> [Work to complete]: The data should be transcribed in its entirety, word for word.

The records Block Start

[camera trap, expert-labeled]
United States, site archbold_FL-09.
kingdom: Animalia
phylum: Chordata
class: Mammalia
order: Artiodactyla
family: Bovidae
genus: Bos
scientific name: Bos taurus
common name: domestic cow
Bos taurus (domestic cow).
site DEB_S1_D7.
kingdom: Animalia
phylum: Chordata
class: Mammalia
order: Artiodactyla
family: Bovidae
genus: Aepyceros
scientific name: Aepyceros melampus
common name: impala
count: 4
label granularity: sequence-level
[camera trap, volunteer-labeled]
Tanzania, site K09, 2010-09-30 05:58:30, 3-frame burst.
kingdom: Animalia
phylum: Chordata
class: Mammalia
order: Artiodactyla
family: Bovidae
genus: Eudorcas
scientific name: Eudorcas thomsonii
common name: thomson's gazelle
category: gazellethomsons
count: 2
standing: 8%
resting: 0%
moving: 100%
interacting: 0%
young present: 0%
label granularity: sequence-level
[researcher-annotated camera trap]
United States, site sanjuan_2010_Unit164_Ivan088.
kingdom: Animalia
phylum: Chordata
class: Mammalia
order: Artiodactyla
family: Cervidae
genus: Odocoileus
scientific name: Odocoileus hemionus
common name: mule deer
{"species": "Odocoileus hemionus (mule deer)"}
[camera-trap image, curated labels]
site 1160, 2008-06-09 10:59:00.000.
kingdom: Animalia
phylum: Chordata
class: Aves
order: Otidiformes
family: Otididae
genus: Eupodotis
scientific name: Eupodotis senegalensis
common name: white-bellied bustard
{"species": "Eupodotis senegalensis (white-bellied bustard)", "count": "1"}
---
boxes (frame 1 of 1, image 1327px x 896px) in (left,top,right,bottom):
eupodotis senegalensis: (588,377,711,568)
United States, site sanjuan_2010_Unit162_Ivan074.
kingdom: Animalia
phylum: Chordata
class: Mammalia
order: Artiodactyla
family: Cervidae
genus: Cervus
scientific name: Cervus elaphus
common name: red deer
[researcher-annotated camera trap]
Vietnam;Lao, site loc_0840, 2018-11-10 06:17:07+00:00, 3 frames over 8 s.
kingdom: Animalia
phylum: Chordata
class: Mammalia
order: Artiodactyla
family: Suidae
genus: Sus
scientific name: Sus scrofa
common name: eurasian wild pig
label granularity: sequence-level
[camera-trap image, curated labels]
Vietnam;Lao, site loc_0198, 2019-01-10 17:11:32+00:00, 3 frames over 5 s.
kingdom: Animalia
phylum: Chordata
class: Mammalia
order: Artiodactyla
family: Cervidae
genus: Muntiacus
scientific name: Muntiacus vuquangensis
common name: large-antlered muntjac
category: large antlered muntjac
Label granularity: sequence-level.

The records Block End

> [Your solution]:
[camera trap, expert-labeled]
United States, site archbold_FL-09.
kingdom: Animalia
phylum: Chordata
class: Mammalia
order: Artiodactyla
family: Bovidae
genus: Bos
scientific name: Bos taurus
common name: domestic cow
Bos taurus (domestic cow).
site DEB_S1_D7.
kingdom: Animalia
phylum: Chordata
class: Mammalia
order: Artiodactyla
family: Bovidae
genus: Aepyceros
scientific name: Aepyceros melampus
common name: impala
count: 4
label granularity: sequence-level
[camera trap, volunteer-labeled]
Tanzania, site K09, 2010-09-30 05:58:30, 3-frame burst.
kingdom: Animalia
phylum: Chordata
class: Mammalia
order: Artiodactyla
family: Bovidae
genus: Eudorcas
scientific name: Eudorcas thomsonii
common name: thomson's gazelle
category: gazellethomsons
count: 2
standing: 8%
resting: 0%
moving: 100%
interacting: 0%
young present: 0%
label granularity: sequence-level
[researcher-annotated camera trap]
United States, site sanjuan_2010_Unit164_Ivan088.
kingdom: Animalia
phylum: Chordata
class: Mammalia
order: Artiodactyla
family: Cervidae
genus: Odocoileus
scientific name: Odocoileus hemionus
common name: mule deer
{"species": "Odocoileus hemionus (mule deer)"}
[camera-trap image, curated labels]
site 1160, 2008-06-09 10:59:00.000.
kingdom: Animalia
phylum: Chordata
class: Aves
order: Otidiformes
family: Otididae
genus: Eupodotis
scientific name: Eupodotis senegalensis
common name: white-bellied bustard
{"species": "Eupodotis senegalensis (white-bellied bustard)", "count": "1"}
---
boxes (frame 1 of 1, image 1327px x 896px) in (left,top,right,bottom):
eupodotis senegalensis: (588,377,711,568)
United States, site sanjuan_2010_Unit162_Ivan074.
kingdom: Animalia
phylum: Chordata
class: Mammalia
order: Artiodactyla
family: Cervidae
genus: Cervus
scientific name: Cervus elaphus
common name: red deer
[researcher-annotated camera trap]
Vietnam;Lao, site loc_0840, 2018-11-10 06:17:07+00:00, 3 frames over 8 s.
kingdom: Animalia
phylum: Chordata
class: Mammalia
order: Artiodactyla
family: Suidae
genus: Sus
scientific name: Sus scrofa
common name: eurasian wild pig
label granularity: sequence-level
[camera-trap image, curated labels]
Vietnam;Lao, site loc_0198, 2019-01-10 17:11:32+00:00, 3 frames over 5 s.
kingdom: Animalia
phylum: Chordata
class: Mammalia
order: Artiodactyla
family: Cervidae
genus: Muntiacus
scientific name: Muntiacus vuquangensis
common name: large-antlered muntjac
category: large antlered muntjac
Label granularity: sequence-level.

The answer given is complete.